• **Text provided**
A recent report by Care Nepal, an international non-government organisation, states that more than 72 per cent of families cited poverty as the prime reason for allowing their daughters to marry young. The World Bank index reveals that 55.1 per cent of Nepal's population lives on under Dh5 per day.

But child marriages aren't the only problems of rural Nepal.

Ambika Pradhan, born and brought up in Kathmandu, was married when she was 15. Her family had started looking for a suitable groom two years earlier.

A conservative family, Pradhan's parents did not think it was necessary for their daughter to finish her education once they had found her a husband. Indeed, after she married, she stopped studying.

Experts working in the field of child rights see this as one of the key factors that exclude girls from education.

The adult literacy rate in Nepal for men is 71.6 per cent and 44.5 per cent for women. According to the Education for All Global Monitoring Report 2011, of the 7.6 million adult illiterates in Nepal, 67 per cent are female.

Pradhan, who is now 35, also talked about the health problems she faced when she delivered her first child at 16.

"I wasn't aware or prepared for anything," she said of the repercussions of marrying young. "I went through physical and mental problems."

Giving birth at an early age, and after more than 24 hours in labour, Chaudhary lived with a medical condition called fistula for five years which, until corrected, left her isolated from the community.

Goma Dahal, a counsellor for Women's Rehabilitation Centre, a non-profit organisation based in Kathmandu, said that early marriage combined with lack of basic health care results in various complications for women.

• **Description of the task**
Retype the passage of the text on child marriage in Nepal that begins with the words "Giving birth at" and ends after the words "complications for women.".

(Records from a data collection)

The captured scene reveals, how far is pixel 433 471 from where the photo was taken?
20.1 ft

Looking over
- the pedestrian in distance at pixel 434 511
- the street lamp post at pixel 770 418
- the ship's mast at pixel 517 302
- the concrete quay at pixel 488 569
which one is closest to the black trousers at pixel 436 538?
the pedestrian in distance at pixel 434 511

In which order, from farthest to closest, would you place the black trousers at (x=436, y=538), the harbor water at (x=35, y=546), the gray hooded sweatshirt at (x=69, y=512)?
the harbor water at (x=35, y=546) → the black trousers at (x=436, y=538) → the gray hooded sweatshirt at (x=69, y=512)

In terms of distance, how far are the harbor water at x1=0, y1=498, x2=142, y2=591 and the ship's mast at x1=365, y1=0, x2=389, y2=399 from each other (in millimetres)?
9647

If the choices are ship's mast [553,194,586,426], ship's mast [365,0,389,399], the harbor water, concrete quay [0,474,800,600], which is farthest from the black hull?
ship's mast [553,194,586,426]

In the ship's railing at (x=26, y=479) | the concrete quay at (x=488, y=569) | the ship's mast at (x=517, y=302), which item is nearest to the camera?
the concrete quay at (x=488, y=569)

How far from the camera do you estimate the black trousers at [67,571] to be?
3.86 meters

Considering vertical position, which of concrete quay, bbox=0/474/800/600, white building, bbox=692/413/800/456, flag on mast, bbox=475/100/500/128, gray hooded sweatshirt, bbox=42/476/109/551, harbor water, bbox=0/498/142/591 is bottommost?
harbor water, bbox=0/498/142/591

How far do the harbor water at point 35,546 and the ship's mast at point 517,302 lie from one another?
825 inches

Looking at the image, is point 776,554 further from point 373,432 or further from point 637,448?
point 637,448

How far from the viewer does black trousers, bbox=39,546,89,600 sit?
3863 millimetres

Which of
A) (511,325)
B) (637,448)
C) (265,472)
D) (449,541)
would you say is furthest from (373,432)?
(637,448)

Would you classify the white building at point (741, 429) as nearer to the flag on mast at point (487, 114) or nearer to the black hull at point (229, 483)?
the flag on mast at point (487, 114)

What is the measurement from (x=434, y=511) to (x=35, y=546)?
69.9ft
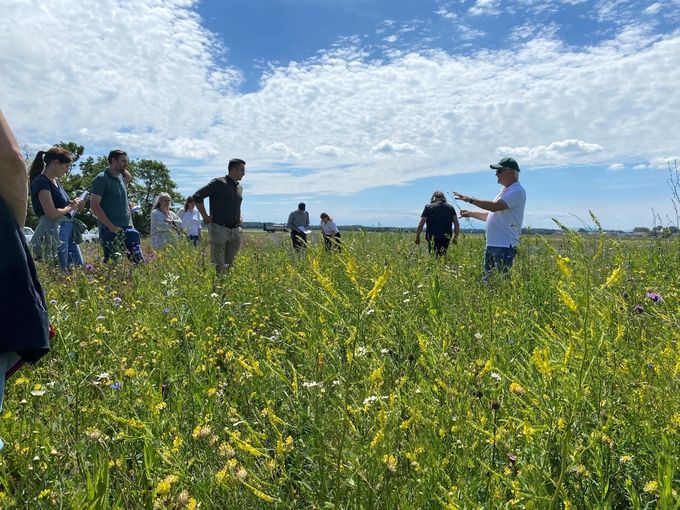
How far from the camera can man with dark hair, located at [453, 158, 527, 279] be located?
16.0 ft

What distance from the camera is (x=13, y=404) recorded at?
2.14 m

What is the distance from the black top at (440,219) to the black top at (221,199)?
10.9ft

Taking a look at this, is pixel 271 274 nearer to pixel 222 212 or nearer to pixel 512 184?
pixel 222 212

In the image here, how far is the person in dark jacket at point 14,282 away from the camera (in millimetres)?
1298

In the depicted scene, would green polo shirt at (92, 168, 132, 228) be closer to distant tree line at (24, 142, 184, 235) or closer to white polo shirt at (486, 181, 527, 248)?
white polo shirt at (486, 181, 527, 248)

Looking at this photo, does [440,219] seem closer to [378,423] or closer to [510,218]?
[510,218]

• **Result for this exercise**
Giving birth at an early age, and after more than 24 hours in labour, Chaudhary lived with a medical condition called fistula for five years which, until corrected, left her isolated from the community.

Goma Dahal, a counsellor for Women's Rehabilitation Centre, a non-profit organisation based in Kathmandu, said that early marriage combined with lack of basic health care results in various complications for women.